The active compound, or a pharmaceutically acceptable salt thereof, can also be administered as a component of elixirs, suspensions, syrups, wafers, chewing gums and the like. A syrup may contain, in addition to the active compounds, sucrose or fructose as a sweetening agent and certain preservatives, dyes and colorings and flavors.

Solutions or suspensions for ophthalmic, parenteral, intradermal, subcutaneous, or topical application may include the following ingredients: water for injection, saline, fixed oils, polyethylene glycols, sterile diluents such as glycerin, propylene glycol, or other synthetic solvents; antimicrobial agents such as benzyl alcohol or methylparaben; antioxidants such as ascorbic acid or sodium bisulfite; chelating agents such as ethylenediaminetetraacetic acid; buffers such as salt or phosphate; and agents for adjusting isotonicity such as sodium chloride or dextrose.

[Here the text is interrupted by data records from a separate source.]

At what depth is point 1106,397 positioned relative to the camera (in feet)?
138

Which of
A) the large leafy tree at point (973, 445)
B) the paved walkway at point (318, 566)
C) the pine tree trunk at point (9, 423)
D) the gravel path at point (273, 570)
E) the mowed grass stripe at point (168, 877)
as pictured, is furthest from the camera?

In certain embodiments, the pharmaceutically acceptable carrier is an aqueous solvent, ie, a solvent comprising water, optionally with additional co-solvents. Exemplary pharmaceutically acceptable carriers include water, buffers in water (phosphate buffered saline (PBS), and 5% dextrose in water (D5W), or 10% trehalose or 10% sucrose). In certain embodiments, the aqueous solvent further comprises dimethylsulfoxide (DMSO), eg, in an amount of about 1-4%, or 1-3%. The carrier used is isotonic (ie, has substantially the same osmotic pressure as a bodily fluid such as plasma).

In one embodiment, the active compounds are prepared with carriers that will protect the compound against rapid elimination from the body, such as a controlled release formulation, including implants and microencapsulated delivery systems. Biodegradable, biocompatible polymers can be used, such as ethylene vinyl acetate, polyanhydrides, polyglycolic acid, collagen, polyorthoesters, polylactic acid, and polylactic-co-glycolic acid (PLGA). Methods for preparing such formulations are within the purview of those skilled in the art in view of this disclosure and knowledge in the art.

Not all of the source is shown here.